Amazon Prime Video va augmenter ses prix en septembre en France

Les abonnements Prime Vidéo vont passer de 5,99 à 6,99 euros par mois en France d'ici la rentrée.
Les abonnements Prime Vidéo vont passer de 5,99 à 6,99 euros par mois en France d'ici la rentrée.

Les abonnements Prime Vidéo vont passer de 5,99 à 6,99 euros par mois en France d'ici la rentrée.

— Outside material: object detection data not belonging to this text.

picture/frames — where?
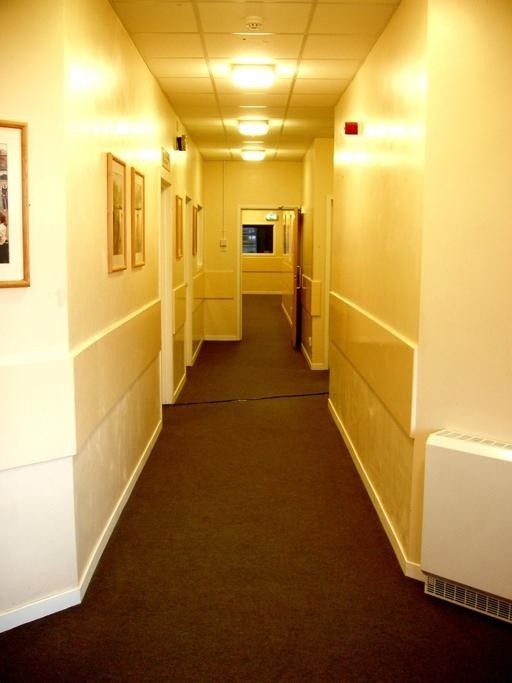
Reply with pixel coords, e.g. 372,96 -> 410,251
192,206 -> 197,255
0,119 -> 30,288
131,167 -> 145,268
176,195 -> 183,258
106,153 -> 128,274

PLATEFORMES - Un euro de plus par mois. Amazon, qui avait augmenté les tarifs de son abonnement Prime aux États-Unis en début d’année, va en faire de même à compter du 15 septembre prochain en France, en Allemagne, en Angleterre, en Espagne et en Italie, a annoncé le groupe en France à l’AFP, ce mardi 26 juillet.

Dans le détail, les prix passeront en France de 5,99 à 6,99 euros par mois et de 49 à 69,90 euros par an. Au Royaume-Uni, de 7,99 livres à 8,99 (environ 10,6 euros) et de 79 à 95 livres (environ 112 euros). En Allemagne, de 7,99 à 8,99 euros et de 69 à 89,9 euros. En Espagne et Italie, de 3,99 à 4,99 euros par mois et de 36 à 49,90 euros par an. Les abonnés doivent en être notifiés depuis ce mardi 16 juillet, à1h du matin, selon un porte-parole d’Amazon France auprès de l’AFP.

Pas de désengagement aux États-Unis

Le groupe assure devoir faire face à une “augmentation des frais d’expédition”, notamment avec la hausse des prix du carburant, de l’énergie ou encore des “frais d’emballage”.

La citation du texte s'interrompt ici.